Cell and Molecular Biology Final Review Notes

Cell Cycle

  • All organisms are made of cells, which divide to produce more cells.
    • Essence of life: male sperm and female eggs.
    • Cells function as units of heredity.

How do Cells Divide?

  • One mother cell divides into two daughter cells (classic cell theory).
    • Both daughter cells must inherit necessary properties to survive.
    • Vital components of the cell include: proteins, carbohydrates, lipids, Golgi apparatus, endoplasmic reticulum, mitochondria, etc.
    • Significant energy expenditure occurs during chromosome division.

Chromosomes

  • Karyotype: method to stain and organize chromosomes.
    • Chromosomes are formed during cell division, becoming visible only then.
    • Number of chromosomes is species-specific (e.g., bacteria = 1; humans = 46).
    • Eukaryotic chromosomes consist of homologous pairs (humans have 22 homologs and 2 sex chromosomes = 23 pairs).
    • Cell division results in chromosome duplication, leading to chromatids.
    • Centromere: proteins holding chromatids together, ensuring equal distribution to daughter cells.
    • Mitotic chromosomes represent a specific configuration observed during karyotyping.
    • Chromosome structure varies: circular (bacteria) vs. linear (eukaryotes).

Cell Division Process

  • Importance of equal chromosome distribution; each daughter cell must receive one of each chromosome.
    • Rare exceptions occur, such as Down syndrome, resulting from chromosomal anomalies during meiosis.
    • All chromosomes are required for organism survival, necessitating precise mechanisms for distribution.

Organizing Cell Division: The Cell Cycle

  • Ensures all cells have the correct number of chromosomes through a series of steps:
    1. DNA Replication (S-phase)
    2. M-Phase (Mitosis): cells copy themselves with one chromosome copy.
    3. Meiosis: produces non-identical daughter cells with half the DNA content.
    4. Cytokinesis: division of cytoplasm.
    5. Interphase includes G1, S-phase, and G2 stages.
    • G1 Phase: rest period before S-phase.
    • G2 Phase: preparation for mitosis after S-phase.

Cell Cycle Checkpoints

  • The cell cycle includes checkpoints to ensure readiness:
    • S-phase Checkpoint: verifies DNA replication; improper replication halts G2 initiation.
    • Proteins involved: cyclins and cyclin-dependent kinases (cdks) regulate cycle progression via concentration changes.

Check your understanding.
- a) What do the cell biology review notes define a karyotype as?
- b) Copy the cell biology review notes word for word from "Cell Division Process" to "the DNA content.".
Answer using only these cell biology review notes.

Supplied information.
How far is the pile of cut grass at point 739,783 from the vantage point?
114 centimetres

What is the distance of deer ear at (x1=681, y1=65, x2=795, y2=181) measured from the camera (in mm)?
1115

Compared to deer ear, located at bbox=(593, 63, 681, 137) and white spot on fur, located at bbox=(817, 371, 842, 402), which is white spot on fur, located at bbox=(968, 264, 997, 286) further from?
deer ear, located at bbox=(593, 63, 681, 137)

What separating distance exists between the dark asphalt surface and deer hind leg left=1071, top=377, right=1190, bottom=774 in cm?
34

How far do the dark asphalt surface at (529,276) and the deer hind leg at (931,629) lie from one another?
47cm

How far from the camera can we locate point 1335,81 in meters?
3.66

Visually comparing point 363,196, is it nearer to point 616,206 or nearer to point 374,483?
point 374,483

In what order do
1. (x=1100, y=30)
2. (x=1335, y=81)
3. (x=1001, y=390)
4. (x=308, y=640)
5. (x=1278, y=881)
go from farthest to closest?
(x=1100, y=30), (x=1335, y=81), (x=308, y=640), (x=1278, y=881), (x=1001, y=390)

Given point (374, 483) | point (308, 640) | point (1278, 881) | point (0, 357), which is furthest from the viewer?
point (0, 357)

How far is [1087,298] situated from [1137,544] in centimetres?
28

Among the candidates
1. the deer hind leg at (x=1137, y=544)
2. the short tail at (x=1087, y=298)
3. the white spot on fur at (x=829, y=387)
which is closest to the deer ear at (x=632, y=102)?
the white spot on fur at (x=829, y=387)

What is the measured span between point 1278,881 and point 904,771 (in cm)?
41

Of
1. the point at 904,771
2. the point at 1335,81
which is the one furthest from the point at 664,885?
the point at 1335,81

Numbered answers.
- a) A method to stain and organize chromosomes.

- b)
Cell Division Process

  • Importance of equal chromosome distribution; each daughter cell must receive one of each chromosome.
    • Rare exceptions occur, such as Down syndrome, resulting from chromosomal anomalies during meiosis.
    • All chromosomes are required for organism survival, necessitating precise mechanisms for distribution.

Organizing Cell Division: The Cell Cycle

  • Ensures all cells have the correct number of chromosomes through a series of steps:
    1. DNA Replication (S-phase)
    2. M-Phase (Mitosis): cells copy themselves with one chromosome copy.
    3. Meiosis: produces non-identical daughter cells with half the DNA content.